Anyone with a green bone in their body should love rechargeable batteries, but it’s awfully difficult. Alkaline batteries provide always available power, last a long time, and are widely available and inexpensive, while rechargeables are expensive, unpredictable, and usually dead when you need them. As a fan of green technology, I was frustrated at the prospect of buying throwaway alkaline batteries, but could not find a better solution until now.
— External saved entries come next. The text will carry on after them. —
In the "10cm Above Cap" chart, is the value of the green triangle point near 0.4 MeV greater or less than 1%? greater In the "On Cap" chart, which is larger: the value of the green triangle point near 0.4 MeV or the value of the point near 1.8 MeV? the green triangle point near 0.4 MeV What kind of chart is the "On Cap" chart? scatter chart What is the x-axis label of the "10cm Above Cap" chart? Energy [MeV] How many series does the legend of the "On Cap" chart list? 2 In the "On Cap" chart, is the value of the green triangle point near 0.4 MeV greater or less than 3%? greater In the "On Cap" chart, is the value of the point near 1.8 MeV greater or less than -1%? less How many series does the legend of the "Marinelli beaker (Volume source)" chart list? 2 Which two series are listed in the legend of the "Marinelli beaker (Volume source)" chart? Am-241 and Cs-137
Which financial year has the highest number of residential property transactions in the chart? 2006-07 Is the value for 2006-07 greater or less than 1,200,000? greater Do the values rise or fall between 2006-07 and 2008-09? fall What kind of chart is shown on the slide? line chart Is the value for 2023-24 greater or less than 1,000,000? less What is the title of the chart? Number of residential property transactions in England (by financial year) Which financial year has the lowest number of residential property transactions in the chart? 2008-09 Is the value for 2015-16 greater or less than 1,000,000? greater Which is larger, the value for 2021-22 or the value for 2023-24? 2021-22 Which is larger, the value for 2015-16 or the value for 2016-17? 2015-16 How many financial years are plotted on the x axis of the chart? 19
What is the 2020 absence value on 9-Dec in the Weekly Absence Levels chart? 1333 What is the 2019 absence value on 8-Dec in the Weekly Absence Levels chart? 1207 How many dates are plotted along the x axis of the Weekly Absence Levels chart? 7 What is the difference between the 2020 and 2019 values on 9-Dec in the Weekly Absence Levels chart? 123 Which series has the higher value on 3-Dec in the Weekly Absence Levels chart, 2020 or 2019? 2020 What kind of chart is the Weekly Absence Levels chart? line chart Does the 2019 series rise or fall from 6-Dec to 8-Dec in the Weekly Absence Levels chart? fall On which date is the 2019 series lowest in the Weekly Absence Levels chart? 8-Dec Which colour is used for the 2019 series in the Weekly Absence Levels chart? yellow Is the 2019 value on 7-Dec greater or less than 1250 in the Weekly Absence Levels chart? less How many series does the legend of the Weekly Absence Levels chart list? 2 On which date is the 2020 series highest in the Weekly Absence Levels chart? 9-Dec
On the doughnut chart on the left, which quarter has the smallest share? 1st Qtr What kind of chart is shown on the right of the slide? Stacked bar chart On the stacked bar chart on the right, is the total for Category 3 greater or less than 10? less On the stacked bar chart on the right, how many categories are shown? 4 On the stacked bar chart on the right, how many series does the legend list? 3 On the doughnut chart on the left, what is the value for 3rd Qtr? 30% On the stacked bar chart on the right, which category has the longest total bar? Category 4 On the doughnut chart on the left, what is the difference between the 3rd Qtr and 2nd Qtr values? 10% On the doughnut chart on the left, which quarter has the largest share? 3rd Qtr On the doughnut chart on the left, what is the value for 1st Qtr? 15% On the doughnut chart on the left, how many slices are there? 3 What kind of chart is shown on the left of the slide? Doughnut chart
The La Crosse BC-700 battery charger has reversed my impression of rechargeable batteries. It’s that good.
It’s The Chargers That Suck, Not The Batteries
Rechargeable battery technology has advanced dramatically in my lifetime. When I was a kid, nickel cadmium batteries (NiCd) were the only game in town when it came to portable rechargeables. Now, nickel metal hydride (NiMH) and lithium-ion or polymer batteries have taken over in most applications. Surprisingly, the basic chemistry of these batteries is not entirely responsible for the advantages seen over NiCd.
The main difficulty with rechargeable batteries, whether NiCd, NiMH, or lithium-ion is proper charging, storage, and environmental factors during use. NiMH batteries do have slightly better energy density than NiCd, and lithium-ion batteries leave both behind, but each must be carefully charged according to its specifications to be effective and to last for years of use.
Most common battery chargers found in discount stores are worthless energy pumps that destroy these valuable batteries and ruin their reputation. Proper charging of NiCd and NiMH batteries requires careful monitoring of voltage, current, and temperature, yet simple chargers sold by famous names fail to do any of this. They simply pour a constant supply of power into the battery for a set amount of time, guaranteeing improper charging and reducing the useful life of the cells.
Intelligent Chargers Change Everything
Intelligent battery chargers, like the La Crosse BC-700 I bought, are entirely different. Most monitor the change in voltage during the charging process, allowing NiCd in NiMH batteries to be charged fully and correctly. They also monitor temperature and include intelligent cut off systems to prevent overcharging, thus preserving and protecting rechargeables cells.
The BC-700 is a simple and inexpensive charger that can handle from 1 to 4 AA or AAA batteries. Whereas cheap chargers group batteries in pairs, smart chargers treat each independently of the others. Each battery is monitored for voltage, time, current, and temperature and a display on the front of the unit shows progress and state of charge. The La Crosse BC-9009 is a more-advanced charger that packs more charging power and comes with many batteries and a carrying case.
The La Crosse even has an intelligence refresh mode that continually charges and discharges the battery until it reaches an optimal state of charge. I was able to use this mode to bring a number of older NiCd batteries back to life, saving them from the trash. For example, each of the solar walkway lights in front of my house is powered by a single NiCd AA battery. After two years of service, these lights only lasted a couple of minutes after dark. After a run through the refresh mode on the charger, however, these batteries last hours again. I was even able to revive the NiCd batteries that came with my 10-year-old Creative Nomad Jukebox mp3 player!
It’s really a pity that major manufacturers like Duracell and Energizer package their rechargeable batteries with chargers that will render them useless after just a few months. These vendors seem hopelessly stuck with the disposable alkaline mindset, no doubt trying to protect their current market position. Sadly, these terrible products have ruined the reputation of rechargeable batteries for the general public.
I would not hesitate to recommend purchasing NiCd or NiMH battery cells as long as an appropriate charger is used. Intelligent battery chargers like the La Crosse BC-700 or BC-9009 and Powerex WizardOne are inexpensive and effective, and should be part of the technology arsenal of any green minded geek.
I was looking for advice on when you should use the various modes. Is there a general optimum mode that you can use all the time so as to avoid confusion? And, at what amperage do you do the charging?